Amparo Toro, junto al investigador en Historia Benito Pizarro, en el Alcázar, días atrás. Amparo Toro, junto al investigador en Historia Benito Pizarro, en el Alcázar, días atrás.

Amparo Toro, junto al investigador en Historia Benito Pizarro, en el Alcázar, días atrás. / Vanesa Lobo (Jerez)

La primera vez que Amparo Toro vio a doña Helena de Salazar fue en una visita al Alcázar. Observó a una señora que paseaba por los jardines del monumento vestida de la época, de principios del siglo XIV, y que desprendía una extraña energía.

Con tres años, desde que Amparo dice que tiene uso de razón, la niña veía mucho ajetreo de gente por su casa, personas que entraban y salían de su habitación para pedirle ayuda. No entendía lo que pasaba, pero notaba que era algo extraño, personas que no eran personas. Se asustaba. Tiempo después, la madre observaba cómo la cría se quedaba mirando fija a un sitio, como con la mirada perdida, cuando en realidad observaba a alguien. “Estos son ataques de epilepsia”, dedujo, y de hecho estuvo en tratamiento.

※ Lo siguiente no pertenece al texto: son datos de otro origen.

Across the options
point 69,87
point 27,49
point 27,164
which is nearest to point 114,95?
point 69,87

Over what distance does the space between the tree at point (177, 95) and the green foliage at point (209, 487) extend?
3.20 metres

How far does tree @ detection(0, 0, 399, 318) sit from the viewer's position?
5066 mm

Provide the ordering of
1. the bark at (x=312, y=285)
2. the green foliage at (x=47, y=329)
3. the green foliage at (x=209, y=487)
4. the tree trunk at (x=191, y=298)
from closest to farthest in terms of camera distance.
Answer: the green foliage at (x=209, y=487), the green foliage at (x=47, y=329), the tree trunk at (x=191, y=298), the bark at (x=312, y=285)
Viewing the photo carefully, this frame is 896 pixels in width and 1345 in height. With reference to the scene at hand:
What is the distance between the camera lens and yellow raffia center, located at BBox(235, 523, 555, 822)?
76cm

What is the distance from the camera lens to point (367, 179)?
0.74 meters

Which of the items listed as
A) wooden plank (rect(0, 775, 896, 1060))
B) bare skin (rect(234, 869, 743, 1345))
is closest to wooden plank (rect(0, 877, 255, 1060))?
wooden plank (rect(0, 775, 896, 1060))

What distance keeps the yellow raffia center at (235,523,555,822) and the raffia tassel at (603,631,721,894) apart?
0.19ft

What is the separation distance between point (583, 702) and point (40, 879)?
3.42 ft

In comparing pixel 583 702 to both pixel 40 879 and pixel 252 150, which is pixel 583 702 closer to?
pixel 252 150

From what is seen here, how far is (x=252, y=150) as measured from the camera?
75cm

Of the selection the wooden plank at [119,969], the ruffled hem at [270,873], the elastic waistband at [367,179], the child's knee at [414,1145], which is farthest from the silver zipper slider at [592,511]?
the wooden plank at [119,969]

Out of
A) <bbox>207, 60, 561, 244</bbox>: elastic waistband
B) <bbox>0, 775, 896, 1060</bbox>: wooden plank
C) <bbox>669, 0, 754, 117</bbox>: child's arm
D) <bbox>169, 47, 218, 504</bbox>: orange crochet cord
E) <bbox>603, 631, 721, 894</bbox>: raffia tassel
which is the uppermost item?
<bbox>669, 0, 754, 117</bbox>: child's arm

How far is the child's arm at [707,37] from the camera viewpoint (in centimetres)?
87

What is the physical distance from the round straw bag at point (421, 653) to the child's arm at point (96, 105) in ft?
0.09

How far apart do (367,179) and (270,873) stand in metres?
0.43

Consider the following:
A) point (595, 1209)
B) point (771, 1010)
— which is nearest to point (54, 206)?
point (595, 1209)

Pero la madre la llevó a una señora para que viera si lo que realmente tenía era un mal de ojo: “verá, yo no puedo hacer nada por la niña. Ella tiene más poder que yo, pero no se preocupe que su hija no tiene nada malo, sólo posee una gracia”, contestó la mujer. De allí fue a otra señora, a Utrera, que fue su guía espiritual, su madrina, para que la niña fuera asimilando todo lo que veía, tanto bueno como malo. “La verdad es que uno no escucha todos los días que te cuenten estas cosas. En mi habitación llegó a haber más de 100 espíritus, todas almas que pedían algo. Era un agobio. Gracias a esta madrina fui desarrollando todos esos dones y comprendiendo qué era yo y cuál era mi misión”, dice Toro.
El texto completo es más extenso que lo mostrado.